Even admitting that the return of a spirit could be possible, the spirit of his father would have been engaged in no such nocturnal escapade.

Could there be another man—a man amongst the living—with his father’s face? A wonderful likeness, like that, offered the most satisfactory solution of the marvel. But who could it be? If such a man lived, and was familiar with that part of the country, why had he never seen him before?

But—where was the use? Puzzle and conjecture as he would, he could come no nearer to the truth. The only thing to do was to take time; keep his eyes and ears open, and search. And one thing which he meant to search was this very chapel.

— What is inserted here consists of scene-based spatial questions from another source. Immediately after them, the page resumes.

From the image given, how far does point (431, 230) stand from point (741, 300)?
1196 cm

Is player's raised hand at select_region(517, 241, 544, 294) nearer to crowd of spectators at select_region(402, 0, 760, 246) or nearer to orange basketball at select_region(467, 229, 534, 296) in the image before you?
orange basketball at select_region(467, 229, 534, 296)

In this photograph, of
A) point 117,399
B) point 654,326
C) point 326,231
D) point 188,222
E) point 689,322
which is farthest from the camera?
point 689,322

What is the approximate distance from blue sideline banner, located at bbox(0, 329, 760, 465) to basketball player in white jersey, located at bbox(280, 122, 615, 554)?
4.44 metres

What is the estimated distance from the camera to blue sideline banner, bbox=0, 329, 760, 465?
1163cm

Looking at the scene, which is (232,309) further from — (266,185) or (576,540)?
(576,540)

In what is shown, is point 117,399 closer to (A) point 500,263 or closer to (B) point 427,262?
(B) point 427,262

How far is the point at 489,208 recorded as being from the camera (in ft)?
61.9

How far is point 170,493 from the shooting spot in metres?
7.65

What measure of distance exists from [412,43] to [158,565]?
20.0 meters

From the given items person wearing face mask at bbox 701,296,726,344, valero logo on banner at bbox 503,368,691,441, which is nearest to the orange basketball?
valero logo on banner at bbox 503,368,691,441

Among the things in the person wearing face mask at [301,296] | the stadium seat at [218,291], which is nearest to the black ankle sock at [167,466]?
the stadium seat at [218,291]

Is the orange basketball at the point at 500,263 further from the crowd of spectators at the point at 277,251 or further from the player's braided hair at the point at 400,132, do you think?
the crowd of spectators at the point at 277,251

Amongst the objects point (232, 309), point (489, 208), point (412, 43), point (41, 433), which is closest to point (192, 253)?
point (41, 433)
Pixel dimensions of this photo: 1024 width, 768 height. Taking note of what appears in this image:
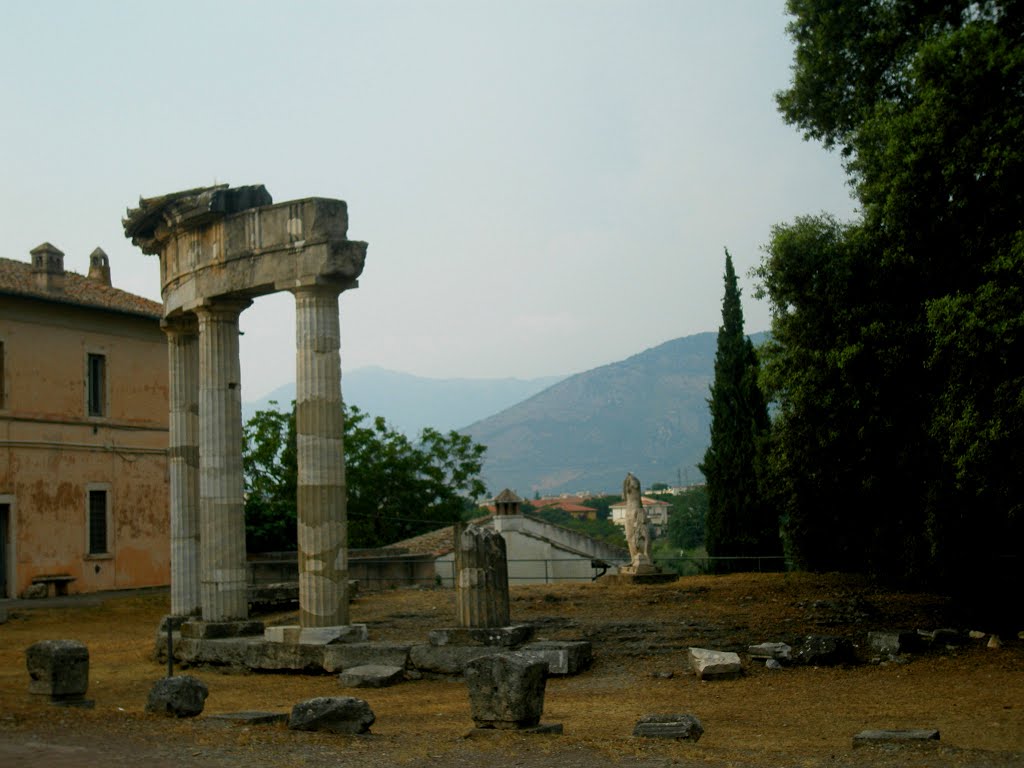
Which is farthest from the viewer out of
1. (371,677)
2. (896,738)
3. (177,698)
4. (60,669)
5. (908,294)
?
(908,294)

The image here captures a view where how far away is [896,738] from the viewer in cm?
1072

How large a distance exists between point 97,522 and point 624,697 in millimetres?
24025

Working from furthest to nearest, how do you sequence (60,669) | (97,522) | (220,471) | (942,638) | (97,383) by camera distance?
(97,383)
(97,522)
(220,471)
(942,638)
(60,669)

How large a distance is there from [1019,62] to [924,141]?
5.18 ft

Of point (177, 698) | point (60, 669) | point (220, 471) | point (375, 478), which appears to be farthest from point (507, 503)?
point (177, 698)

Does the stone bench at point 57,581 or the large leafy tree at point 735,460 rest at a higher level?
the large leafy tree at point 735,460

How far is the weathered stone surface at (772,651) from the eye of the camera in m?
17.5

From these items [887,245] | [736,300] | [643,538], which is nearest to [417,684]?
[887,245]

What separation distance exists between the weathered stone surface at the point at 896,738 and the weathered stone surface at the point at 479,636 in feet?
23.0

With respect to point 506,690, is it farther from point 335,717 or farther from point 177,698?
point 177,698

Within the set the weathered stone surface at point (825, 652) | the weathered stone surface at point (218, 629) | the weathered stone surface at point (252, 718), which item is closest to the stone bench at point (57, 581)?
the weathered stone surface at point (218, 629)

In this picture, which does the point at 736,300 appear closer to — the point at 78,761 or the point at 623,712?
the point at 623,712

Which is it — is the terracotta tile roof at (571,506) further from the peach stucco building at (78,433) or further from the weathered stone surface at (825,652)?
the weathered stone surface at (825,652)

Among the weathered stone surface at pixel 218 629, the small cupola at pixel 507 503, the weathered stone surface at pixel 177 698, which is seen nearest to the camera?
the weathered stone surface at pixel 177 698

Almost before they were aware of it the rain had ceased to fall, and a low murmur of thankfulness fell from Cordelia’s lips as she saw a stream of silvery moonlight on the chapel floor.

Aye, the clouds were rolling away and the bright moon, near its full, looked forth right cheerily from the eastern sky, casting light enough through the three tall windows on that side to illumine the chapel very clearly. At all events, the stone altar was plainly visible, and all the adjacent wall.